I have bus location information that is coming in daily (approx 50K of points a day) that I need to verify that the location cited is using the correct bus stop. In order to determine the nearest bus stop I was attempting to use SQL Server Spatial, but that's not as fast as I would like it to be.
I came across an older post about this (https://community.esri.com/message/939175-re-python-near-analysis-no-advanced-licence?commentID=9391...) and decided that Numpy became an option and I've built the code below to compare 2 different tables and return the id from the first one, and the corresponding id/minimum distance from the second one. I've worked the code below to get me the ID of the closest stop, but I'm looking for help in making sure this is the right way to go. This is what I'm requesting:
1. When I graduated from using input test featureclasses (now remarked out) to examples of the SQL Server tables I will be hitting, I noticed that the index for the minimum distance was always off by 1 (so I just added 1 to get the right one). I'm sure something is wrong there so any help in getting the right index of the minimum distance stop would help.
2. Also, I was told that I didn't need Pandas (by Dan Patterson) but I wasn't generating lat/longs yet as this is just a piece of the overall daily processing (most of it using SQL Server) and it doesn't need to be pushed to a featureclass.
3. I came across the current way of using numpy which seems to be just a little faster than the numpy.einsum function, but maybe not if it was all cleaned up more. All opinions are welcomed as I'm interested in knowing the best way to do this.

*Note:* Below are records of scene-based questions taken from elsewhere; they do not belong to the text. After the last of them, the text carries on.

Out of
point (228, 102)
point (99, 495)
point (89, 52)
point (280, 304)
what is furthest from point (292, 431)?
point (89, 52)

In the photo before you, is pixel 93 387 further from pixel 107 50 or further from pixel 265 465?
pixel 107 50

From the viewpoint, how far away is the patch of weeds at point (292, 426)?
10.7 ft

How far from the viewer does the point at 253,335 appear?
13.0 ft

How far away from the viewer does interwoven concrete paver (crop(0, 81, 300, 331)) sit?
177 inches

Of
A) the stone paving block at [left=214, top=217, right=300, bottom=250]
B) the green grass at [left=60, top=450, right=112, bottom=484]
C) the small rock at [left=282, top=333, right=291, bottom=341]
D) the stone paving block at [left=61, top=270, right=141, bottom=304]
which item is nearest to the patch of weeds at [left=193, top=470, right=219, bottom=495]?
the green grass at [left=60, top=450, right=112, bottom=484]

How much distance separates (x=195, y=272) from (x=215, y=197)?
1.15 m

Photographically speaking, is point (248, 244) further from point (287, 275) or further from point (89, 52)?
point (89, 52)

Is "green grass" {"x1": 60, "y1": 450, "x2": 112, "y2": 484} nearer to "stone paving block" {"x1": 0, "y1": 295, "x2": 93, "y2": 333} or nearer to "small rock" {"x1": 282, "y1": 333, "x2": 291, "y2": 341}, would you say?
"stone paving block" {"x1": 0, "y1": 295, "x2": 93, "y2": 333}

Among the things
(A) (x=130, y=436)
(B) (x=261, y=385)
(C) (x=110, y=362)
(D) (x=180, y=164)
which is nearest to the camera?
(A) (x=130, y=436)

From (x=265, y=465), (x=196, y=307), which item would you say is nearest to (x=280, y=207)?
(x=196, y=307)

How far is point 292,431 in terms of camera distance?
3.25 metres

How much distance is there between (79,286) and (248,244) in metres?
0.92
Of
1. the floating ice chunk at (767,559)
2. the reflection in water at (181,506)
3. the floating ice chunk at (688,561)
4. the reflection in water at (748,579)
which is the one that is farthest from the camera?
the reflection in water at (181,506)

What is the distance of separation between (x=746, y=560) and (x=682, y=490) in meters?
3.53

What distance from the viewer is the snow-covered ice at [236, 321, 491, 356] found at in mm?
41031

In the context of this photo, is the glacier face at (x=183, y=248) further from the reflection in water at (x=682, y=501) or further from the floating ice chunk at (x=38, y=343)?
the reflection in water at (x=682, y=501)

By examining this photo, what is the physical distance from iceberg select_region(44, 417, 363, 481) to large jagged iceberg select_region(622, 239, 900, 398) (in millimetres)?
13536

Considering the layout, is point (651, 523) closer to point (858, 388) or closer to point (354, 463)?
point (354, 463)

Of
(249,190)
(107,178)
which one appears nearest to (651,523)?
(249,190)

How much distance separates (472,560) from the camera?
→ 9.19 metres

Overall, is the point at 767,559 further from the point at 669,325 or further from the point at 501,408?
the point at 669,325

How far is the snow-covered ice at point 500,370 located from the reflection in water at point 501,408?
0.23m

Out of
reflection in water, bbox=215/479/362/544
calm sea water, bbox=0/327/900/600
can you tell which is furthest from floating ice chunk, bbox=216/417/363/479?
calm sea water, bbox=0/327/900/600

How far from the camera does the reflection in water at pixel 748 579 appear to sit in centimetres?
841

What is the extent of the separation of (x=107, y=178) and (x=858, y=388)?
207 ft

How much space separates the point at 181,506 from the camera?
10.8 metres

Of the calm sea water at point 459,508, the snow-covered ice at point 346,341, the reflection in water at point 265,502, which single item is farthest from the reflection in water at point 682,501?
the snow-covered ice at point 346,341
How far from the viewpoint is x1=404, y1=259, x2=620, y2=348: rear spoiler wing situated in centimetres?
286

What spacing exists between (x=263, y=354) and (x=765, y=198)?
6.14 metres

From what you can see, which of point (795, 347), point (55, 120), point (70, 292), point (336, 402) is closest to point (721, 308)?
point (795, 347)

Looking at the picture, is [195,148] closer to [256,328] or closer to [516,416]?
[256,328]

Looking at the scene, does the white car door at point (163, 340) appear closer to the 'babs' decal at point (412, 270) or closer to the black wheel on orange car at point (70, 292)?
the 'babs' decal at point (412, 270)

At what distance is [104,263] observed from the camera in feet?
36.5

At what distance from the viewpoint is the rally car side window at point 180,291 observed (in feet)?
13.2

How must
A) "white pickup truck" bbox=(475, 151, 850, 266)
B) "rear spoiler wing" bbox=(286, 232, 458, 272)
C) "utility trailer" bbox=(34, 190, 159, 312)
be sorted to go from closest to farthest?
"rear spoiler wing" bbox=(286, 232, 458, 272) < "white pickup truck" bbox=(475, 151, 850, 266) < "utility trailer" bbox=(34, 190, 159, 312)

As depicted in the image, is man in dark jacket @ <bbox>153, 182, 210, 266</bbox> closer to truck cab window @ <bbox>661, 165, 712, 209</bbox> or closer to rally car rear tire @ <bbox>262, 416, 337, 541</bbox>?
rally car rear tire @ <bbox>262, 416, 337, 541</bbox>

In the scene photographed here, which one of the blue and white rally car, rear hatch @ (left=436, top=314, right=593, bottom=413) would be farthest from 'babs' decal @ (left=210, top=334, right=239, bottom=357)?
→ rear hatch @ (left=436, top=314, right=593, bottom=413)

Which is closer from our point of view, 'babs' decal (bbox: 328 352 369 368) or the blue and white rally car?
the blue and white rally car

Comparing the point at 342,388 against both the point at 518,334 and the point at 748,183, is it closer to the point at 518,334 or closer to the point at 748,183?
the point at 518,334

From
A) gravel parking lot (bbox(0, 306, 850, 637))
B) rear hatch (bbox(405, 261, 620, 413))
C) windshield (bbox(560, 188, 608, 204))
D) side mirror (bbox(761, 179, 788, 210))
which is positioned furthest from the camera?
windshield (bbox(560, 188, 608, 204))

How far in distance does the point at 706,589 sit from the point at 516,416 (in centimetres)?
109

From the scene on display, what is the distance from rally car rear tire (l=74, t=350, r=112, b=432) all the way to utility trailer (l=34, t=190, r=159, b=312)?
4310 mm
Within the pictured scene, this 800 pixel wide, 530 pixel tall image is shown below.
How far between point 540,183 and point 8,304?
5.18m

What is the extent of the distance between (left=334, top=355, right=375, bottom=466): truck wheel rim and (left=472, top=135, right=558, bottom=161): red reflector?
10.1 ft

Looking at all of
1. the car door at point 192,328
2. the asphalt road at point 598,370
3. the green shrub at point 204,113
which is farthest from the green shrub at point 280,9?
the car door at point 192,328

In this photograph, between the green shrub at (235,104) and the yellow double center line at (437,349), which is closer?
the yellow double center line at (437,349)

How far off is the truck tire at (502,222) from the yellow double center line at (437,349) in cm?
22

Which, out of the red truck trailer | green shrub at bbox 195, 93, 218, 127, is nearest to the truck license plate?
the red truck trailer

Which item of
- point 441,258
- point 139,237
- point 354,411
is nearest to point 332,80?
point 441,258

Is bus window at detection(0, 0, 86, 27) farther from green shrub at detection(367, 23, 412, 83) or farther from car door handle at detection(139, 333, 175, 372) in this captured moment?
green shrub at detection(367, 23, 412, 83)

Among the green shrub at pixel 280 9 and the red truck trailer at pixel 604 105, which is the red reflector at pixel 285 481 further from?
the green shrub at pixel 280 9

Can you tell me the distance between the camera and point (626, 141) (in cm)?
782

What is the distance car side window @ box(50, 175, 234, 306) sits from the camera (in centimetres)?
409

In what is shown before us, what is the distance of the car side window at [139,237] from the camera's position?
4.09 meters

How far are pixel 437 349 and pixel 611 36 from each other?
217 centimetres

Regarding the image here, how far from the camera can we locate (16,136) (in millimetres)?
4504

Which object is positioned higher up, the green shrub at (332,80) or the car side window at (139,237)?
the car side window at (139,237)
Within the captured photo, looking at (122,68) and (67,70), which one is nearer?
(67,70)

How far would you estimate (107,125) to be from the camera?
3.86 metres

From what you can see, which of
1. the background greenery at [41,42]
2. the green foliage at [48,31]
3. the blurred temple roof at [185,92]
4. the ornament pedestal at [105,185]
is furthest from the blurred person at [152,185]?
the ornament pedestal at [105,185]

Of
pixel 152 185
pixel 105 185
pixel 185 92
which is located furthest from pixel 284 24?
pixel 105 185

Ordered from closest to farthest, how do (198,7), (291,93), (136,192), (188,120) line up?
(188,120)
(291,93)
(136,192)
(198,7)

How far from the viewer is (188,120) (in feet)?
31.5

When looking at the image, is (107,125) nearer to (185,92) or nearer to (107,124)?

If you can provide any help I would sure appreciate it.
import os, sys
import numpy as np
import arcpy
import numpy.lib.recfunctions, scipy.spatial, random, cProfile
import pandas as pd
np.set_printoptions(edgeitems=3, linewidth=80, precision=6, suppress=True, threshold=10)
def npNear(f1,f2):
f1shp_fields = ["DilaxID","LAT", "LON"]
f2shp_fields = ["OID@", "SHAPE@XY"]
a = arcpy.da.TableToNumPyArray(f1, f1shp_fields)
b = arcpy.da.FeatureClassToNumPyArray(f2, f2shp_fields)
origs = np.array(pd.DataFrame(a[:][['LON', 'LAT']]))
dests = b['SHAPE@XY'][:]
P = np.add.outer(np.sum(origs**2, axis=1), np.sum(dests**2, axis=1))
N = np.dot(origs, dests.T)
dist = np.sqrt(P - 2*N)
out = np.zeros((len(dist),3))
out[:,0] = a['DilaxID'][:]
out[:,1] = np.argmin(dist, axis=1) + 1
out[:,2] = np.amin(dist, axis=1)
return out
if __name__=="__main__":
f1 = os.path.join(sys.path[0], r"Ridership on W-SQL01.sde\Ridership.dbo.DilaxBusTest")
f2 = os.path.join(sys.path[0],r"GTFS on W-SQL01.sde\GTFS.dbo.BusStopsWM")
outPath = os.path.join(sys.path[0], r"Ridership on W-SQL01.sde\Ridership.dbo.DilaxBusDistTest")
start = time.time()
out = npNear(f1, f2)
if arcpy.Exists(outPath):
arcpy.Delete_management(outPath)
struct_out = numpy.core.records.fromarrays(
out.transpose(),
numpy.dtype([('dOID', numpy.int32), ('bOID', numpy.int32), ('distance', '<f8')]))
arcpy.da.NumPyArrayToTable(struct_out, outPath)
end = time.time()
print(out)
print(end - start)